How to Create Row Tables and Run Queries¶
Each record in a Row table is managed in contiguous memory, and therefore, optimized for selective queries (For example. key based point lookup ) or updates. A row table can either be replicated to all nodes or partitioned across nodes. It can be created by using DataFrame API or using SQL.
Refer to the Row and column tables documentation for complete list of attributes for row tables.
Full source code, for example, to create and perform operations on replicated and partitioned row table can be found in CreateReplicatedRowTable.scala and CreatePartitionedRowTable.scala
Create a Row Table using DataFrame API:¶
The code snippet below shows how to create a replicated row table using API.
Get a SnappySession
val spark: SparkSession = SparkSession
.builder
.appName("CreateReplicatedRowTable")
.master("local[*]")
.getOrCreate
val snSession = new SnappySession(spark.sparkContext)
import org.apache.spark.sql.types._
Create the Table using API: First, define the table schema and then create the table using createTable API
val schema = StructType(Array(StructField("S_SUPPKEY", IntegerType, false),
StructField("S_NAME", StringType, false),
StructField("S_ADDRESS", StringType, false),
StructField("S_NATIONKEY", IntegerType, false),
StructField("S_PHONE", StringType, false),
StructField("S_ACCTBAL", DecimalType(15, 2), false),
StructField("S_COMMENT", StringType, false)
))
// props1 map specifies the properties for the table to be created
// "PERSISTENCE" flag indicates that the table data should be persisted to
// disk asynchronously
val props1 = Map("PERSISTENCE" -> "asynchronous")
// create a row table using createTable API
snSession.createTable("SUPPLIER", "row", schema, props1)
Creating a Row table using SQL: The same table can be created using SQL as shown below:
// First drop the table if it exists
snSession.sql("DROP TABLE IF EXISTS SUPPLIER")
// Create a row table using SQL
// "PERSISTENCE" that the table data should be persisted to disk asynchronously
// For complete list of attributes refer the documentation
snSession.sql(
"CREATE TABLE SUPPLIER ( " +
"S_SUPPKEY INTEGER NOT NULL PRIMARY KEY, " +
"S_NAME STRING NOT NULL, " +
"S_ADDRESS STRING NOT NULL, " +
"S_NATIONKEY INTEGER NOT NULL, " +
"S_PHONE STRING NOT NULL, " +
"S_ACCTBAL DECIMAL(15, 2) NOT NULL, " +
"S_COMMENT STRING NOT NULL " +
") USING ROW OPTIONS (PERSISTENCE 'asynchronous')")

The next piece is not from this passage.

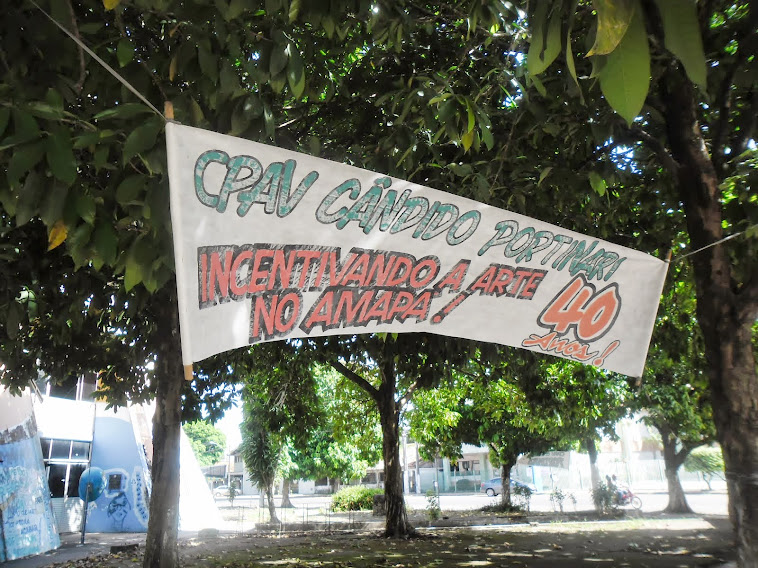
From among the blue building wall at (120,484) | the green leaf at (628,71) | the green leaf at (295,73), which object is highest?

You can perform various operations such as inset data, mutate it (update/delete), select data from the table. All these operations can be done either through APIs or by using SQL queries. For example:
To insert data in the SUPPLIER table:
snSession.sql("INSERT INTO SUPPLIER VALUES(1, 'SUPPLIER1', 'CHICAGO, IL', 0, '555-543-789', 10000, ' ')")
snSession.sql("INSERT INTO SUPPLIER VALUES(2, 'SUPPLIER2', 'BOSTON, MA', 0, '555-234-489', 20000, ' ')")
snSession.sql("INSERT INTO SUPPLIER VALUES(3, 'SUPPLIER3', 'NEWYORK, NY', 0, '555-743-785', 34000, ' ')")
snSession.sql("INSERT INTO SUPPLIER VALUES(4, 'SUPPLIER4', 'SANHOSE, CA', 0, '555-321-098', 1000, ' ')")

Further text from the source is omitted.